36.味がわかる? わからない?

 茶屋を後にして。俺たちはエルズの先導で蕎麦屋に向かった。


「茶屋での様子だと。あの取り澄ましすぎた世界は、君たちの好みではなかったようだね。次は、もっと砕けた場にしよう」


 エルズはクスクスと悪気のない笑いをしながらそう言った。


「兄貴。俺もさっきみたいな店はあんまり好かん」

「お前はそうだろうな」

「肉を食おうぜ」

「セニアンは肉が苦手だ。鶏肉だけは好きらしいが」

「つまんねえ女だよな、兄貴の嫁って」

「そうとしか見えないお前の目は、濁っているということだ。わからんだろうな」

「……なんていうか。兄貴は、セニアンのどこに惚れたんだよ? 反属だから、子供も作れないのに」

「心の美しさ。そう言っても、お前には分からんだろうがな」

「……なんだか、自分が劣っているような気がするから嫌になる……」


 アルズとエルズのやり取りを見て、何ということも無いようにクスクス笑うセニアン。この人、なんかすげえ。


   * * *


「鴨の塩甘酢締めと、笊蕎麦。それに、天麩羅の盛り合わせを五人前。いや、六人前。頼む」

「畏まりました」


 ちなみに、エルズたちが住んでいる北街区と、俺たちの借家のある南街区は、普段ほとんど人の交流がない。物流はあるけど。それだけ、住んでいる人種が違うってことだ。
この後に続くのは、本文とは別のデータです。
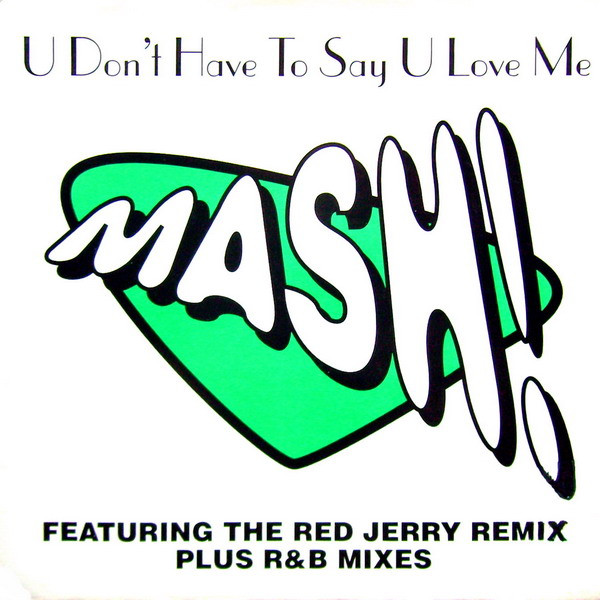 Mash! - U Don't Have To Say U Love Me (Remixes) | React (12 REACT R 37)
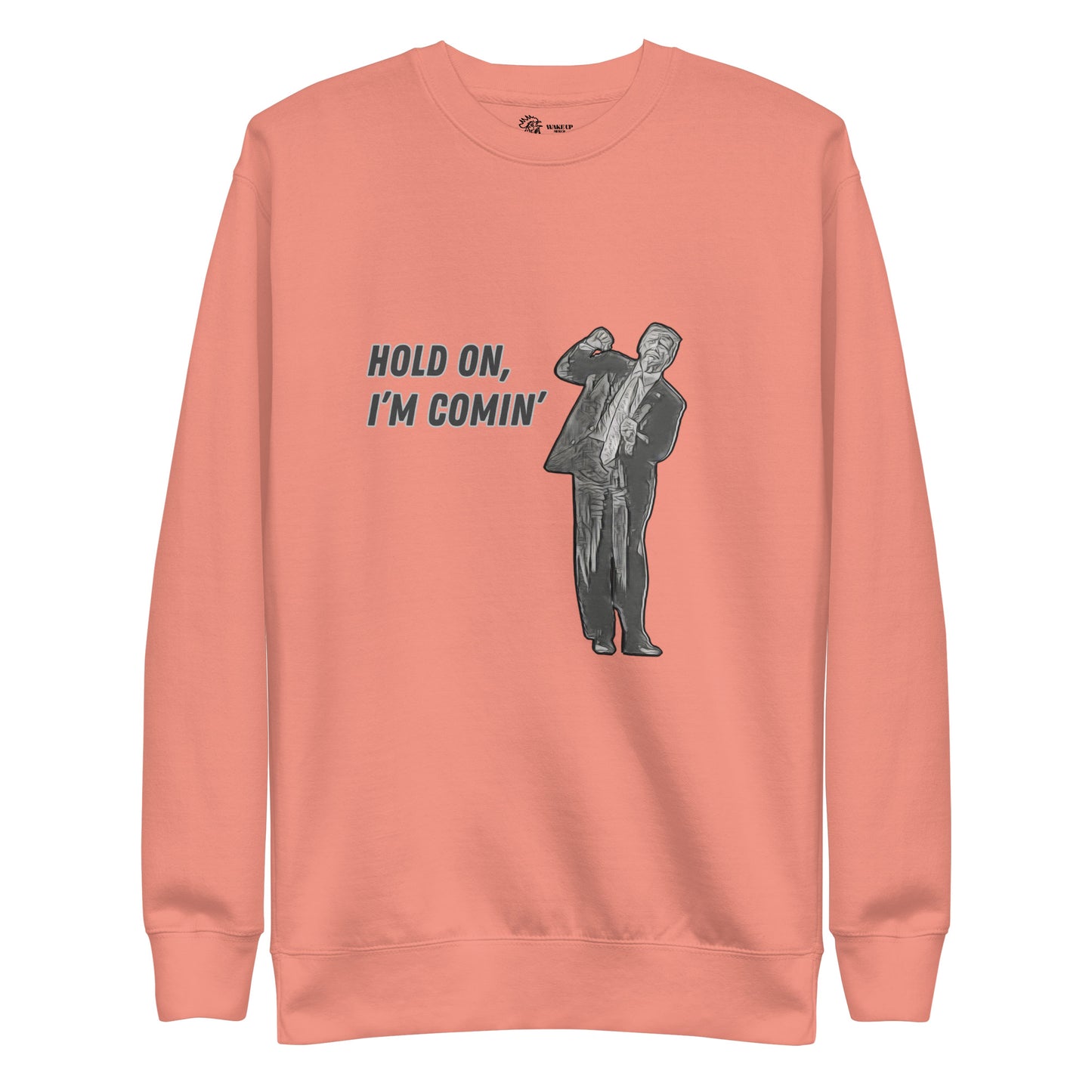 HOLD ON I'M COMIN' Unisex Sweatshirt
 町長代行をしているエルズは、南街区の巡察をすることもよくあるらしいが。


 その北街区は、食事処の値段や品格も南街区の物とは比べ物にならないくらいに高い。武具屋も、さっきの茶屋も然りだ。

 食う物の味までが、違う。さっきの茶屋で食った干し芋は美味しかったけど。お茶も美味しかったな。でも、物足りなさが凄い。
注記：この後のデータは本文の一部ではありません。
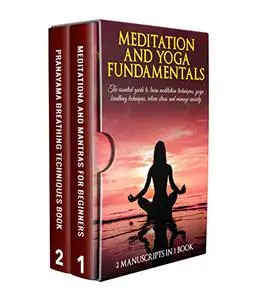 Meditation and Yoga Fundamentals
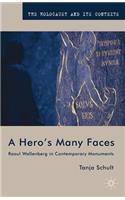 A Hero’s Many Faces: Raoul Wallenberg in Contemporary Monuments(The Holocaust and its Contexts)
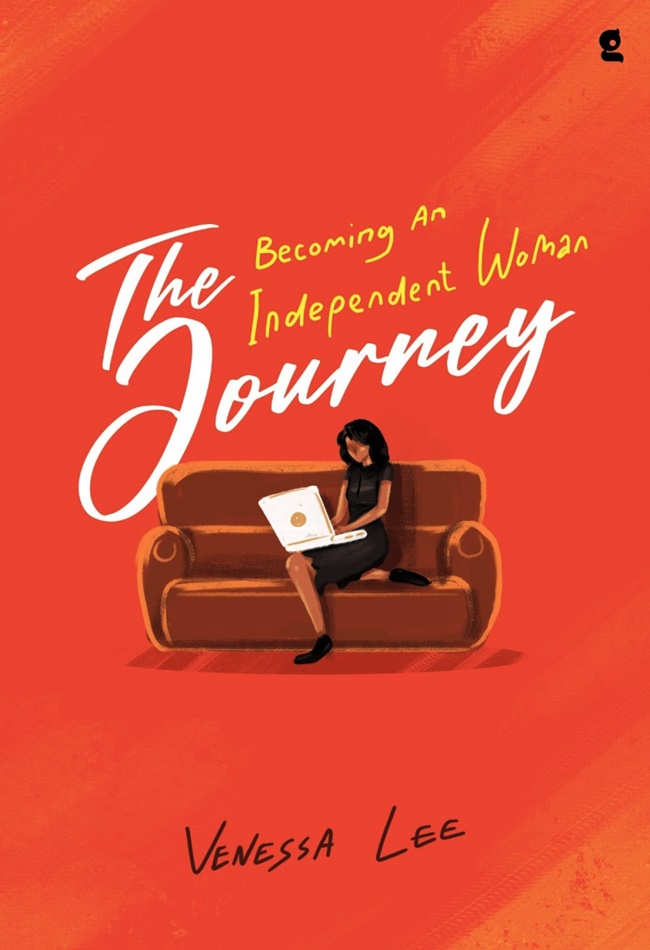 The Journey - Becoming an independent women / Venessa Lee, penyunting; Fina Anggriyani, ilustrator; Varseliya Recy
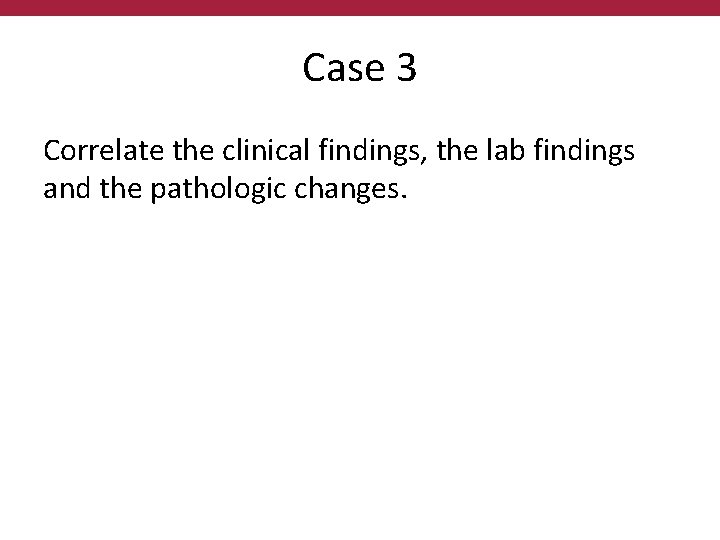 Case 3 Correlate the clinical findings, the lab findings and the pathologic changes. 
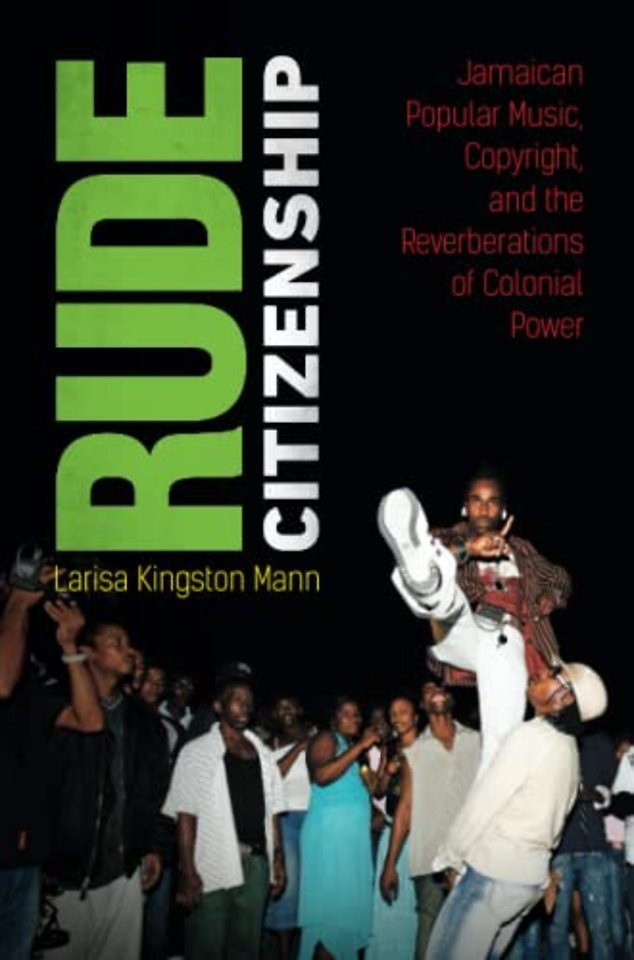 Rude Citizenship – Jamaican Popular Music, Copyright, and the Reverberations of Colonial Power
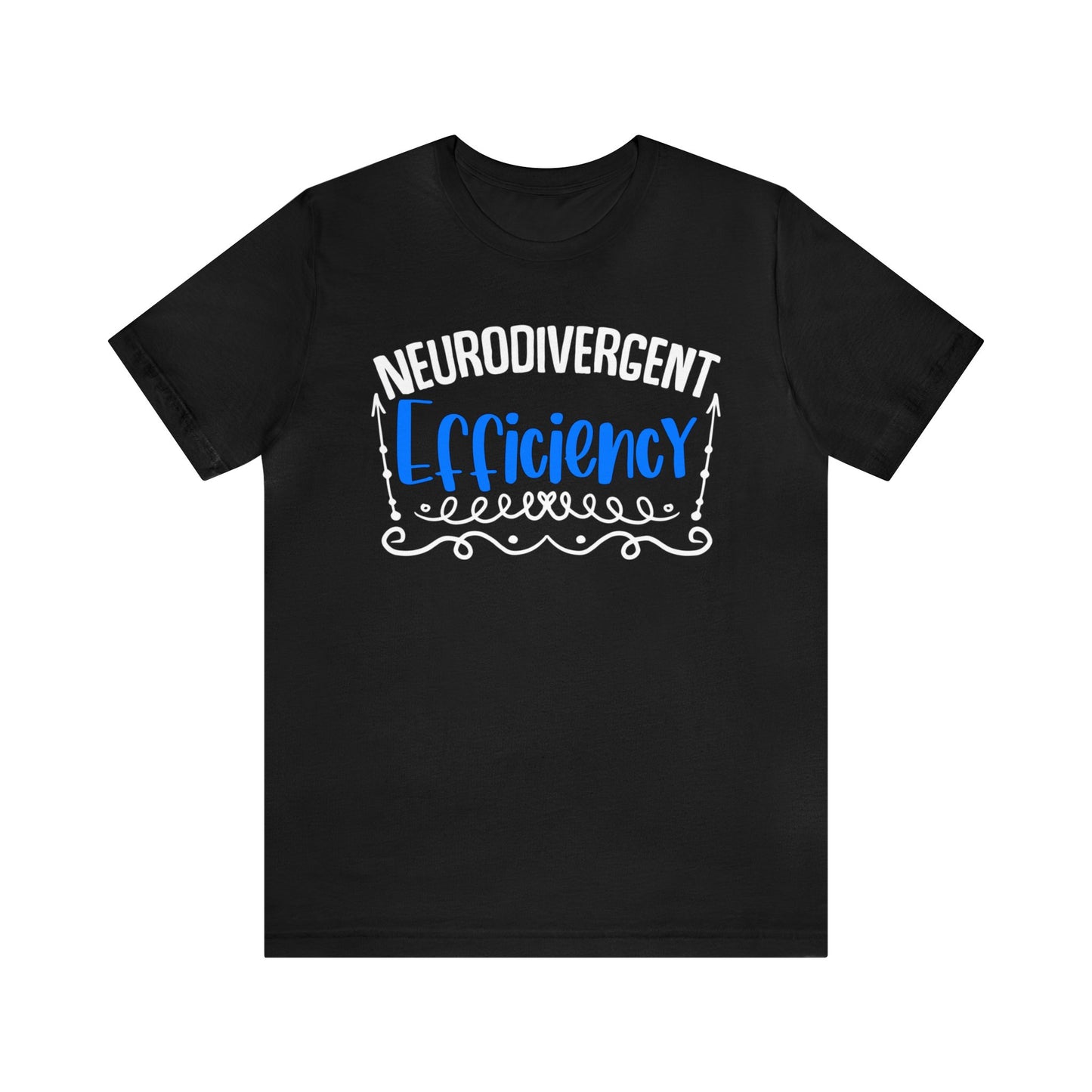 Neurodivergent Efficiency Unisex T-Shirt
「この蕎麦屋は、悪くない。君たちの気に入るといいんだが」


 エルズはにこにこしながら言う。


「なあ。なんでそんなに上機嫌なんだ? エルズ」


 俺は思わず聞いた。


「気に入った人間に、旨いものを食べさせる。こういったことは楽しいものだよ」

「……そういうもんかね」

「そう言うことですね」


 セニアンもにこにこしている。


「はっ! 貧乏人にこの店の味がわかるとは思えないけどな!!」


 アルズが、悪態をつく。


「お前の品性の無さは、そこらの貧乏人顔負けだな。こんな店に来て、兄の連れを面罵するとは」


 エルズが鋭い目つきで口元を笑わせながら。視線でアルズを叱咤する。


「……ちっ」


 アルズがおとなしくなる。こいつ、完全に兄のエルズに負けてる。


「お待たせいたしました。鴨の塩甘酢締め、笊蕎麦、天麩羅の盛り合わせ。六人前になります」


 俺たちが座っている座卓席に、料理が運ばれてきた。


   * * *


 なんだこれは。

 旨い。すげー旨い。

 蕎麦はコシがあって、なおかつ蕎麦粉の香りが芳醇にして。

 そばつゆも、多分昆布ベースの出汁が濃厚に効いていて。醤油も濃すぎずに、舌に不快な辛みを与えることもない。

 鴨の塩甘酢締めって料理は初めて食べる。これも、旨い。鴨の鶏肉の出汁と、甘酢で〆てある肉のうまみに、塩が効いていて。口の中に幸せが広がる。


 そして、何よりも天麩羅だ。

 シイタケ、シロギス、甘芋、蓮根、エビ、南瓜。

 これだけの種類があった。

 衣はさっくりとして、不快な脂の匂いは一切せずに……。


「荏胡麻油で揚げてある。美味しいかい?」


 おれは、食べるのに夢中で。頷くだけだった。